I don't think I understand why you suggest moving the new kernel higher.  In the past, I was able to rescue a messed up kernel a couple times by hitting escape up up up up, escape up up up up, etc. after a reboot.  If my known working kernel wasn't the top one, I'm afraid I might not be able to pick the backup kernel.  I'd also prefer to not mess with the fallback position since I know that works right now.

Thanks for the tips, but I'm afraid I'm still stuck.

----------

## chiefbag

Ok my first reason for suggesting moving your most recent kernel version to the top of the grub.conf is cos after the 5 second timeout you have set it will boot the first kernel in the list, my personal preference would be ensure this is the latest kernel you have built. 

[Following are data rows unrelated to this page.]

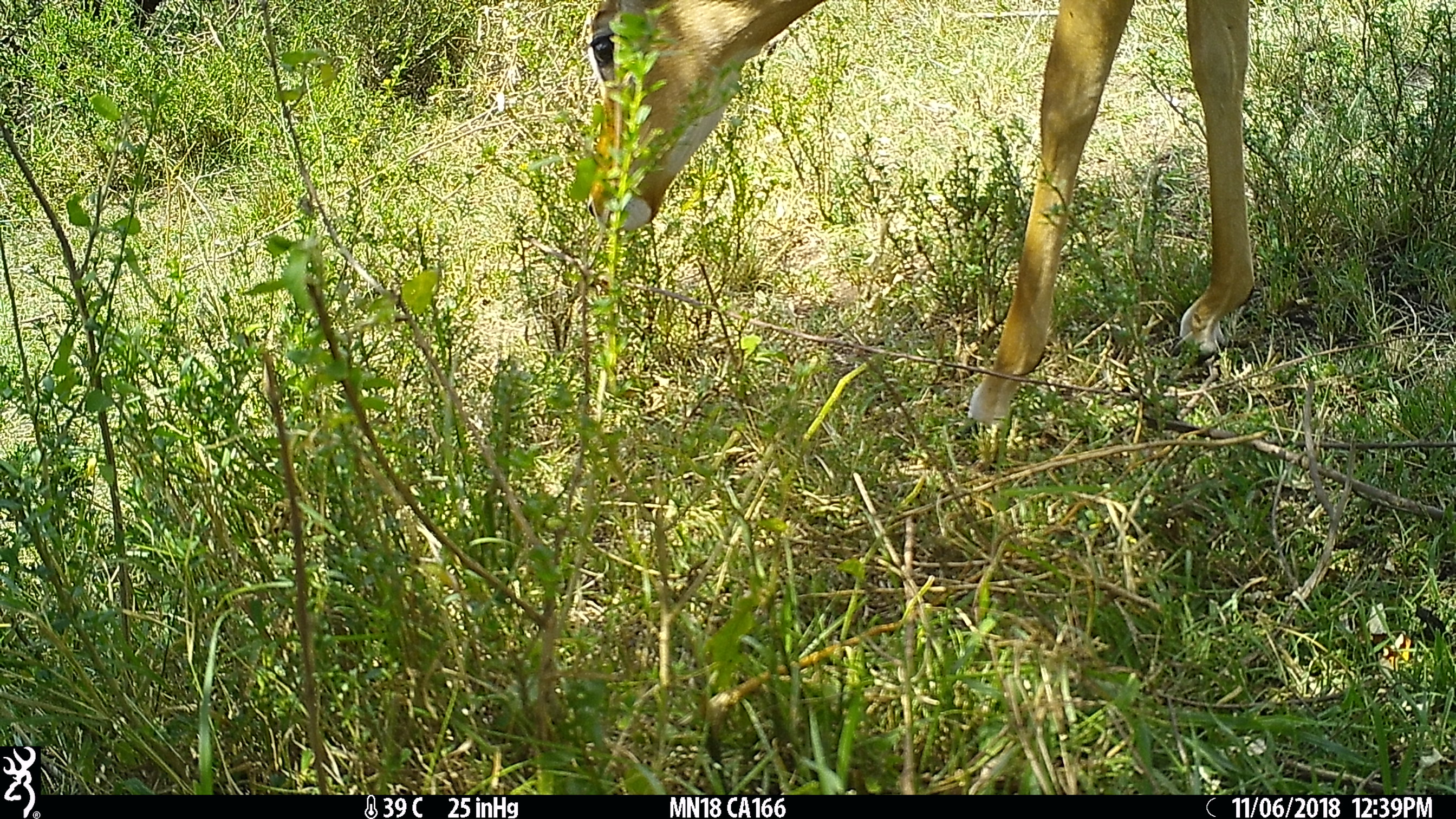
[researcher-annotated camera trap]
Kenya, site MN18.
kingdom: Animalia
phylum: Chordata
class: Mammalia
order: Artiodactyla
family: Bovidae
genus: Aepyceros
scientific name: Aepyceros melampus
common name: impala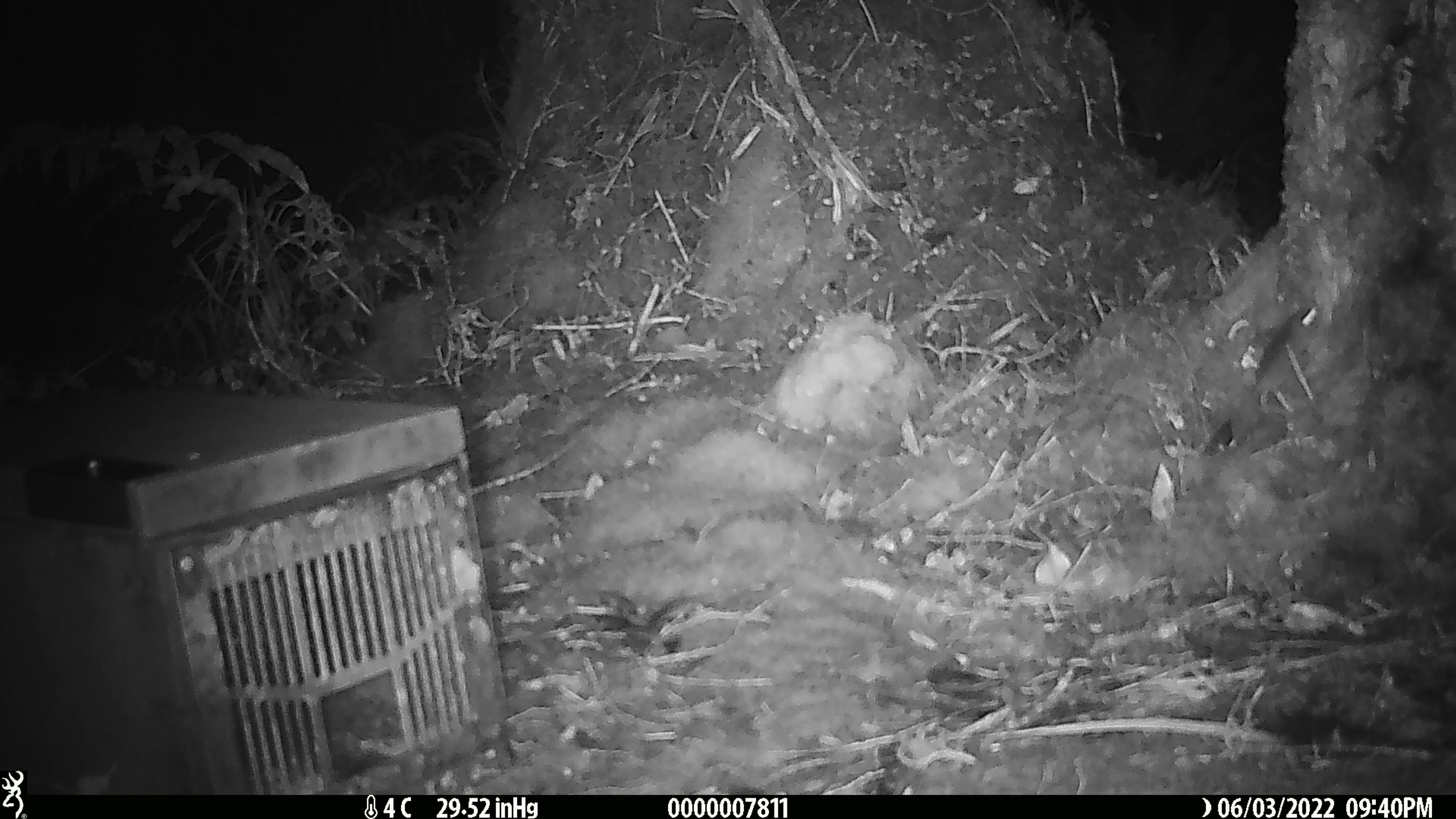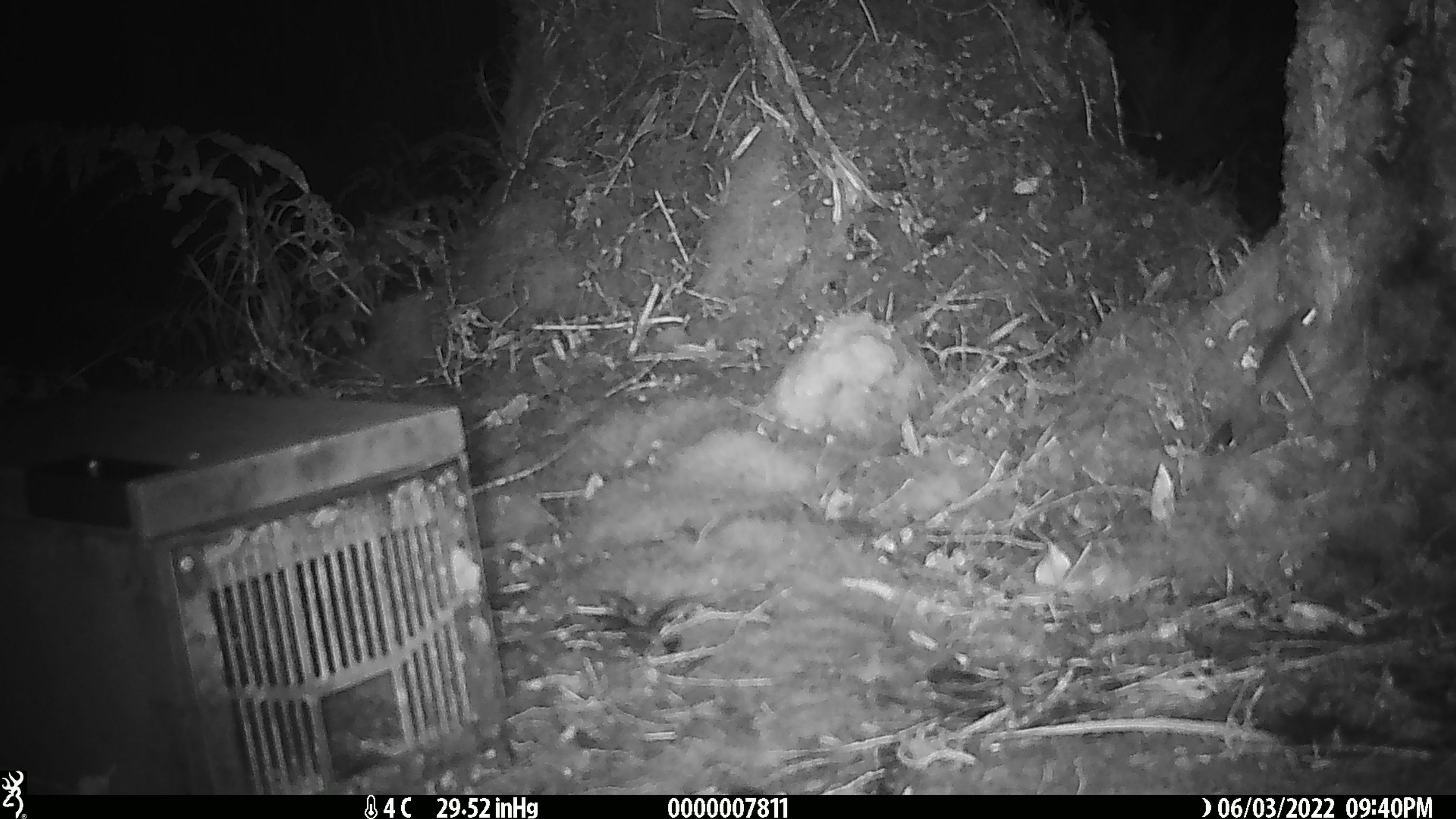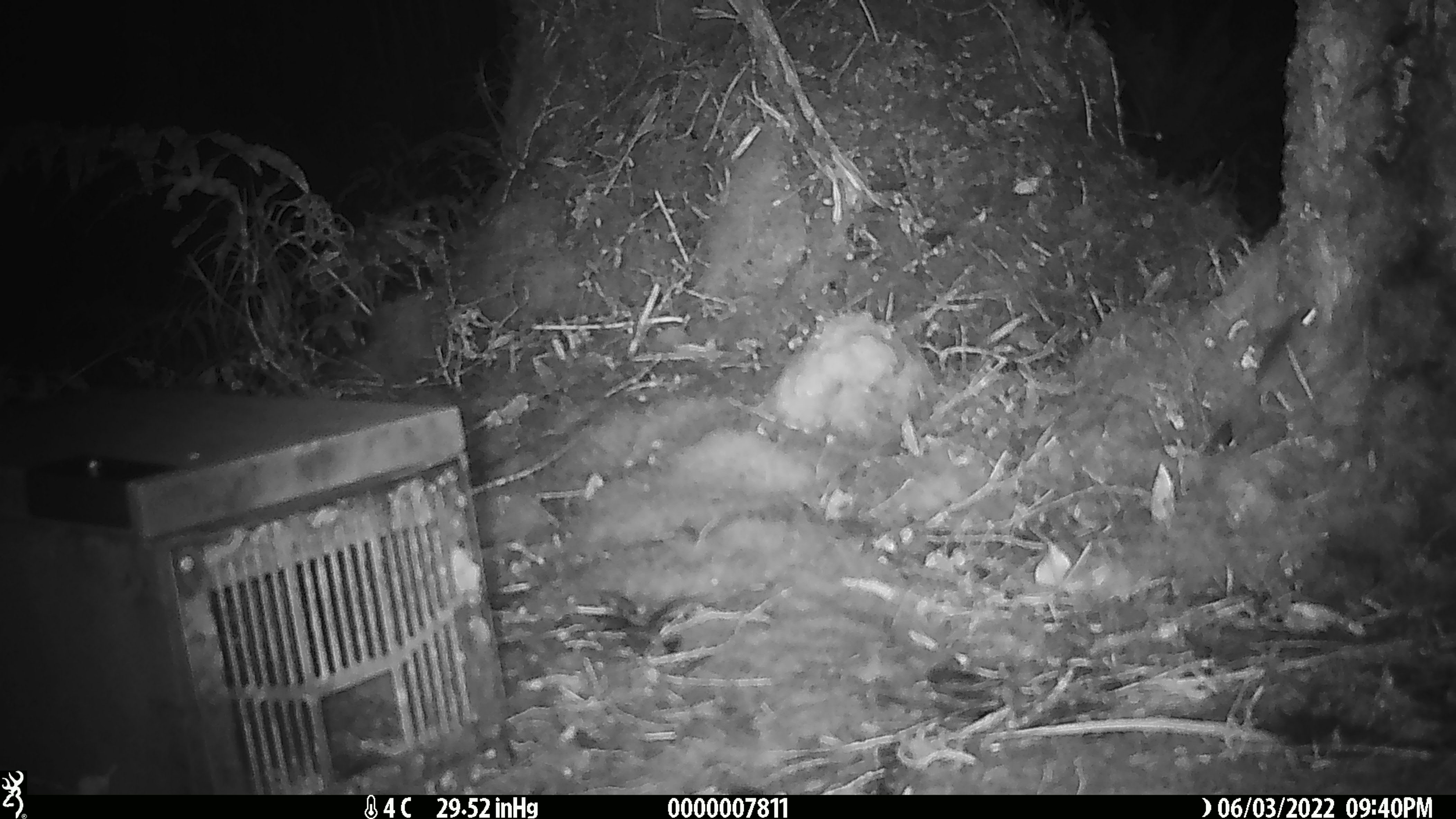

Your symlink to the new kernel looks ok to me so I would not worry about that. 

What I would recommend you do is boot in again with a livecd and mk2fs on your boot partition to remove any conflicts that my linger as a result of your previous dual boot. 

Then Chroot and zcat your config from the livecd. 

Rebuild the kernel using genkernel and be sure to edit your fstab and copy the mtab file also. 

Finally install grub and edit your grub.conf file accordingly. 

Also rebuild udev and Hal against the new kernel. 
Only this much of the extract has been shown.